◆ Things to do:
**a)** Rewrite the paragraph of the passage on childhood reading that begins "I'll skip the Greek and Roman classics" as a bulleted list that keeps its main facts.
**b)** List every book or comic strip that the passage on childhood reading names by title.
**c)** Write the next part of the passage on childhood reading, starting from its final sentence.

◆ Text block:
....

2.....John Bunyan’s “PILGRIM’S PROGRESS” (1678), an English classic second only to the (1611) King James Version of the Bible, was required reading in America’s public schools when I was little. Like the Bible (indeed, on the model of the Bible, and as a Christian allegory), it stimulates the imagination to aspire, to journey from what is to what can be – to the better, the more than, the beyond. But it’s not escapist literature. It’s conversational clues on how to live here and now toward hereafter, as it’s full title indicates: “The Pilgrim’s Progress [progress!] from This World to That Which is to Come.”
3.....I’ll skip the Greek and Roman classics that were a part of my schooling and have largely disappeared from America's public schools, partly because they were written by old dead white men. When I was 10, a sc-fi novel began to be serialized as a (indeed, the first) comic strip, “BUCK ROGERS.” It’s first appearance in the newspapers was on Jan 7, 1929 (a month before I turned 11). When some few weeks later I became aware of it, I was determined to make a paste-up book of it, and scoured the neighborhood basements until my set was complete up to date. My young imagination was stirred by this alternative technological world, as it had been by the alternative spiritual and moral world of the Bible and Bunyan. / That same year, another alternative-world comic strip began: “Tarzan.”

....

◆ Supplied data:
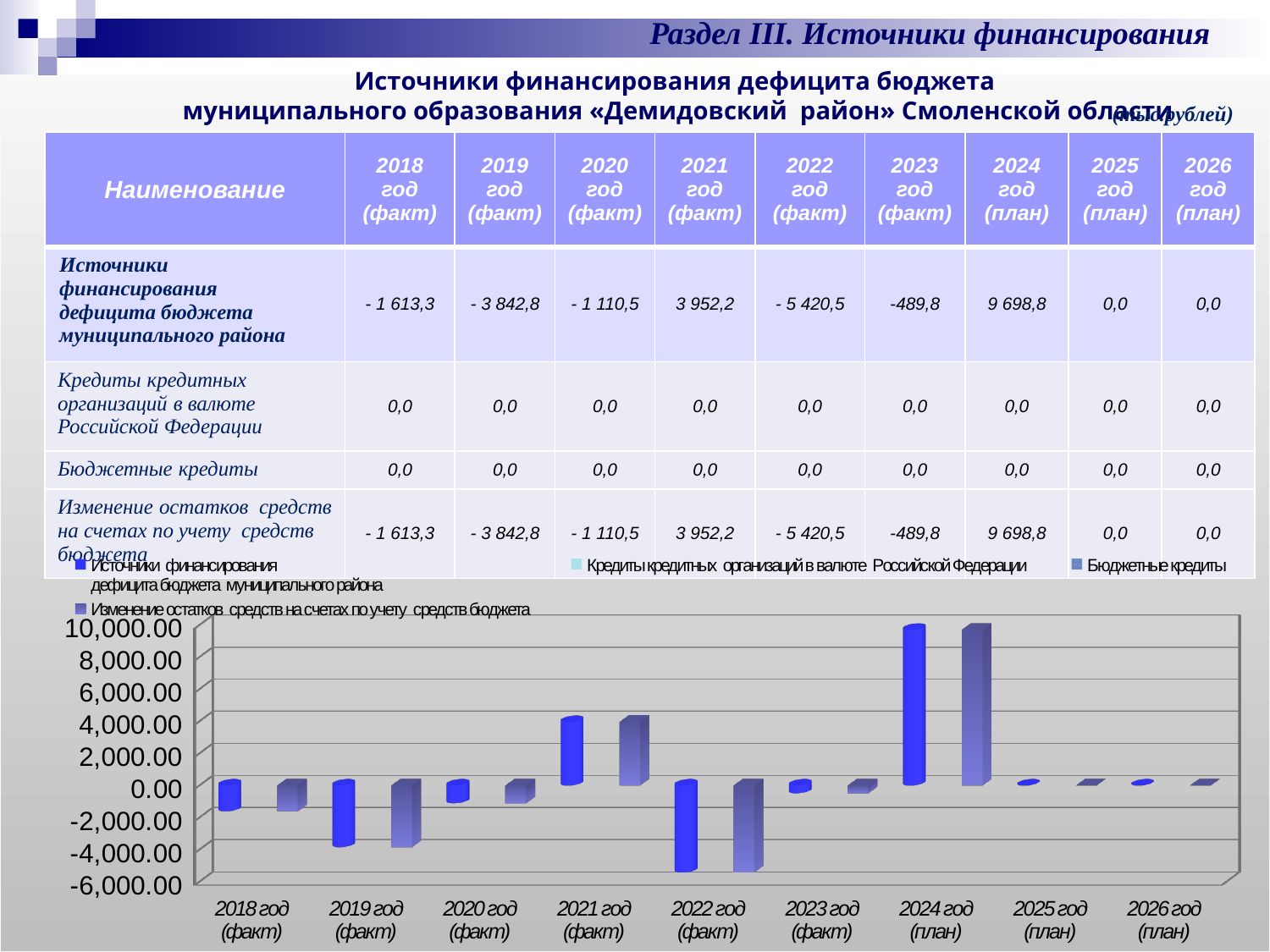
In the chart, is the value for 2024 год (план) for Источники финансирования дефицита бюджета муниципального района greater or less than 8,000.00? greater What is the value of Источники финансирования дефицита бюджета муниципального района for 2024 год (план)? 9 698,8 Which year has the highest value for Источники финансирования дефицита бюджета муниципального района in the chart? 2024 год (план) Which year has the lowest value for Источники финансирования дефицита бюджета муниципального района in the chart? 2022 год (факт) In the chart, is the value for 2022 год (факт) for Источники финансирования дефицита бюджета муниципального района greater or less than -4,000.00? less How many series does the chart legend list? 4 In the chart, is the value for 2021 год (факт) for Источники финансирования дефицита бюджета муниципального района greater or less than 2,000.00? greater How many year categories are shown along the x axis of the chart? 9 What kind of chart is shown at the bottom of the slide? bar chart What is the lowest tick value shown on the chart's vertical axis? -6,000.00 For Источники финансирования дефицита бюджета муниципального района, which is larger: the value for 2019 год (факт) or for 2020 год (факт)? 2020 год (факт) Between 2021 год (факт) and 2022 год (факт), does the value for Источники финансирования дефицита бюджета муниципального района rise or fall? fall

....

◆ Responses to the exercise:
**a)**
- The Greek and Roman classics were part of the writer's schooling but have largely disappeared from America's public schools, partly because old dead white men wrote them.
- When the writer was 10, a sci-fi novel began running as the first comic strip, "Buck Rogers."
- It first appeared in newspapers on Jan 7, 1929, a month before the writer turned 11.
- A few weeks later, the writer set out to make a paste-up book of it and searched neighborhood basements until the set was complete up to date.
- Its alternative technological world stirred the writer's young imagination, as the alternative spiritual and moral world of the Bible and Bunyan had.
- That same year, another alternative-world comic strip, "Tarzan," began.

**b)**
- "Pilgrim's Progress"
- the King James Version of the Bible
- "Buck Rogers"
- "Tarzan"

**c)**
4....I’ll close with four books in the bibliography of my age-17 (1935) high-school graduation thesis, “The Nazarene”: (1) ”TWELVE TESTS OF CHARACTER" (Harry Emerson Fosdick, 1923); (2) “THE CHRIST OF THE INDIAN ROAD” (E. Stanley Jones, 1925); (3) “GREAT CHRISTIAN TEACHINGS” (Edwin Lewis, 1933); and “THE LIFE OF OUR LORD” (Charles Dickens, 1934).
5.....But wait! I must add one not so pious – indeed, anti-pious. “THE ADVENTURES OF THE BLACK GIRL IN HER SEARCH FOR GOD” (George Bernard Shaw, 1933). The year of publication, I picked it off the shelf of an epileptic skeptic teacher of mine & was delighted and saddened by it. Through the forest the black girl wanders from one idol (religion) to another, finds each in its turn disappointing, and breathed a sigh of relief when suddenly she comes upon a sun-lit (Enlightenment!) clearing. In my childhood imagining, I had wandered among the religions, and came upon a clearing enlightened by “the Light of the world,” Jesus Christ, whom Charles Dickens (in the title of his life of Jesus) called “our Lord.”